═════ SUPPLIED DATA

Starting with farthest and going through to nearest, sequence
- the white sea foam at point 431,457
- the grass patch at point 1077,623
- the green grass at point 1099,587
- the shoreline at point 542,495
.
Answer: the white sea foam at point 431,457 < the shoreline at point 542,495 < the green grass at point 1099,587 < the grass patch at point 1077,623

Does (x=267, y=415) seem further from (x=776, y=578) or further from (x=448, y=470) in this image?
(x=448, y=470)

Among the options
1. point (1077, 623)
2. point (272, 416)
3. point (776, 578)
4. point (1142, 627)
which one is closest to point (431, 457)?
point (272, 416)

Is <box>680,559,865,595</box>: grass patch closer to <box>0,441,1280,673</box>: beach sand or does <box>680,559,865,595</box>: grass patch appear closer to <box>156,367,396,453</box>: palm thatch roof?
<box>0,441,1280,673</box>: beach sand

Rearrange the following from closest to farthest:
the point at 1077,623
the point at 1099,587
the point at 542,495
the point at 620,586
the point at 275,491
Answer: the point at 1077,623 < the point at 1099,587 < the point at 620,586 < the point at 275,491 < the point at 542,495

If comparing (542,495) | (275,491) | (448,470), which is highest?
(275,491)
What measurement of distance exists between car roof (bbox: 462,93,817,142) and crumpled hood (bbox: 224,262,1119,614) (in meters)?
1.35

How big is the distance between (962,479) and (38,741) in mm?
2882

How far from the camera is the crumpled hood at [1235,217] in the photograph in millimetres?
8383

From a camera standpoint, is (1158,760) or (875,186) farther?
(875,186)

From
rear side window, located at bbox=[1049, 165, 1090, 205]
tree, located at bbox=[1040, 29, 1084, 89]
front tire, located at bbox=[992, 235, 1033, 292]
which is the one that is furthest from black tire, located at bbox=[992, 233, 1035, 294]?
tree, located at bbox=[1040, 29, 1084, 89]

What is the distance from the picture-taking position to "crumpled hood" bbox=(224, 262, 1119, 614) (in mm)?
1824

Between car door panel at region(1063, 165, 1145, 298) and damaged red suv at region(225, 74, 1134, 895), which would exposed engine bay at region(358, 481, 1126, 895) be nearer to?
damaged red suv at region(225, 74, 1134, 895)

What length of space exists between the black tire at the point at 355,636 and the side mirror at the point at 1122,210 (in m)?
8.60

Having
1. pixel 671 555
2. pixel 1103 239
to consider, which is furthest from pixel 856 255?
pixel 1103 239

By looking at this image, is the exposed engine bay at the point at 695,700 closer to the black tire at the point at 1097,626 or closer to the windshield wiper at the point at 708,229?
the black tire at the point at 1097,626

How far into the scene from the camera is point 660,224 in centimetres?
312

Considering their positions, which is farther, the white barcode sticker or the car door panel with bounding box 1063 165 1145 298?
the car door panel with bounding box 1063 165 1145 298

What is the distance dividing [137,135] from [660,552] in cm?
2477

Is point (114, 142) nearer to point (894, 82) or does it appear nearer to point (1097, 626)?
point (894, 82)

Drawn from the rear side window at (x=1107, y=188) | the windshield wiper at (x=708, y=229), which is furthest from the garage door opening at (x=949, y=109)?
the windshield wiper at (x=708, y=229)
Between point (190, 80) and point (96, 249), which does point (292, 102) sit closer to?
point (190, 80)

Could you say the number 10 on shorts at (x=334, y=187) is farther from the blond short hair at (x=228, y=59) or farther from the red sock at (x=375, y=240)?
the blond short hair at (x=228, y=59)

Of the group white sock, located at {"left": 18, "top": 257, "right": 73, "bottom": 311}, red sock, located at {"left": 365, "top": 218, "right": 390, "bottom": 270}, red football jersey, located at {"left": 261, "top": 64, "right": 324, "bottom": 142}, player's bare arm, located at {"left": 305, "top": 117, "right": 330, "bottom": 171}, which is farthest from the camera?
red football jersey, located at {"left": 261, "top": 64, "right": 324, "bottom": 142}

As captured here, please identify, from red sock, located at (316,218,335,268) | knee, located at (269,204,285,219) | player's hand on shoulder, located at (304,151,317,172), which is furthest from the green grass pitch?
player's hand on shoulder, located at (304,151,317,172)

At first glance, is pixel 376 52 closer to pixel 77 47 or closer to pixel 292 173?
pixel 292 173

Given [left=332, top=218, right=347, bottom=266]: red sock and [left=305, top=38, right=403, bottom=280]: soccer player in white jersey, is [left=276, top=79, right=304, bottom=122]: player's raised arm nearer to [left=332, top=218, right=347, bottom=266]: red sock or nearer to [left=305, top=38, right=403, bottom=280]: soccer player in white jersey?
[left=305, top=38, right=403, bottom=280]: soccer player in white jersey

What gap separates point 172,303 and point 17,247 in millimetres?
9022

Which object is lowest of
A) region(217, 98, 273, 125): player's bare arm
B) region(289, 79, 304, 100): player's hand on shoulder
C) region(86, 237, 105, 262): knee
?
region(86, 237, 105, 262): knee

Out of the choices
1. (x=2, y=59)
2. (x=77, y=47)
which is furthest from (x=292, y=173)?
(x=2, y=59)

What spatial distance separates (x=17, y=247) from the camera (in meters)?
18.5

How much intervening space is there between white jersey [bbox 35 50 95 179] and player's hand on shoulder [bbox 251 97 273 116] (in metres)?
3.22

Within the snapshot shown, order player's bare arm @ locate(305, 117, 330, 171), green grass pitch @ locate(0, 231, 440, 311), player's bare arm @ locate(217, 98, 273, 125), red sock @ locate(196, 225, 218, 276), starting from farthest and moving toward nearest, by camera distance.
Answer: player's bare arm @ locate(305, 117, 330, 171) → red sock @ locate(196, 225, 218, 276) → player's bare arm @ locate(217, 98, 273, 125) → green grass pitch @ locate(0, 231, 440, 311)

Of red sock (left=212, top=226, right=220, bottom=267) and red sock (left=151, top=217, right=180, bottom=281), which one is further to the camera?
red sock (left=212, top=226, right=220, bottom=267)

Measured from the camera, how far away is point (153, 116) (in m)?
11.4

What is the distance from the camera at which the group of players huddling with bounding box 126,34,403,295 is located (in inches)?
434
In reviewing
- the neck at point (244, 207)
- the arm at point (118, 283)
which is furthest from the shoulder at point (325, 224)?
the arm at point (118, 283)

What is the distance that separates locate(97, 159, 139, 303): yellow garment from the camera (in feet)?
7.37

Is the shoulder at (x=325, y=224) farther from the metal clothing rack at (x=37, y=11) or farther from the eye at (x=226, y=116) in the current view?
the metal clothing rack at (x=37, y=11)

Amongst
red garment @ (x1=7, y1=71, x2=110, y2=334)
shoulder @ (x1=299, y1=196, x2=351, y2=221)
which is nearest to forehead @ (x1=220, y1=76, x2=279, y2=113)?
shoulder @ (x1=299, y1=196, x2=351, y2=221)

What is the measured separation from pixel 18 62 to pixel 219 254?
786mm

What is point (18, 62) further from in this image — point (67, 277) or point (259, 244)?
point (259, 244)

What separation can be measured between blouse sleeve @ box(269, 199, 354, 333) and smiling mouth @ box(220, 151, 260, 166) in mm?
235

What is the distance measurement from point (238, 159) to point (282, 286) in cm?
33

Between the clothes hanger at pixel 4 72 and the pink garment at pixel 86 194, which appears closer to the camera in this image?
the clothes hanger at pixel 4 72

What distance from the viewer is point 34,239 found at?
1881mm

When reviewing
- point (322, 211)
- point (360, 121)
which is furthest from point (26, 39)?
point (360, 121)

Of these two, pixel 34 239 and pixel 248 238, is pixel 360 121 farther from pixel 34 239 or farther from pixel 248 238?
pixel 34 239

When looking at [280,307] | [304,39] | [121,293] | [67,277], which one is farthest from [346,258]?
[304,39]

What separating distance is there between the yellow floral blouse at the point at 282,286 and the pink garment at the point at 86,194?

══════════

:: EXERCISE TASK ::
Could you repeat, word for word, the lines of the data from the one holding "Is the shoulder" through the end of the data, both ends included?

:: OUTPUT BELOW ::
Is the shoulder at (x=325, y=224) farther from the metal clothing rack at (x=37, y=11) or farther from the eye at (x=226, y=116) in the current view?
the metal clothing rack at (x=37, y=11)

Amongst
red garment @ (x1=7, y1=71, x2=110, y2=334)
shoulder @ (x1=299, y1=196, x2=351, y2=221)
which is nearest to forehead @ (x1=220, y1=76, x2=279, y2=113)?
shoulder @ (x1=299, y1=196, x2=351, y2=221)

What is the measured separation from pixel 18 62 to pixel 219 254?
786mm

What is point (18, 62) further from in this image — point (67, 277) or point (259, 244)?
point (259, 244)

What separation can be measured between blouse sleeve @ box(269, 199, 354, 333) and smiling mouth @ box(220, 151, 260, 166) in mm?
235

What is the distance measurement from point (238, 159) to point (282, 286) in cm?
33

Between the clothes hanger at pixel 4 72 and the pink garment at pixel 86 194, which appears closer to the camera in this image?
the clothes hanger at pixel 4 72

What distance from the viewer is point 34,239 found at?
1881mm

When reviewing
- point (322, 211)
- point (360, 121)
which is furthest from point (26, 39)?
point (360, 121)

Of these two, pixel 34 239 and pixel 248 238, is pixel 360 121 farther from pixel 34 239 or farther from pixel 248 238?
pixel 34 239

When looking at [280,307] | [304,39] | [121,293] | [67,277], which one is farthest from [346,258]?
[304,39]

What separating distance is there between the yellow floral blouse at the point at 282,286 and the pink garment at the point at 86,194?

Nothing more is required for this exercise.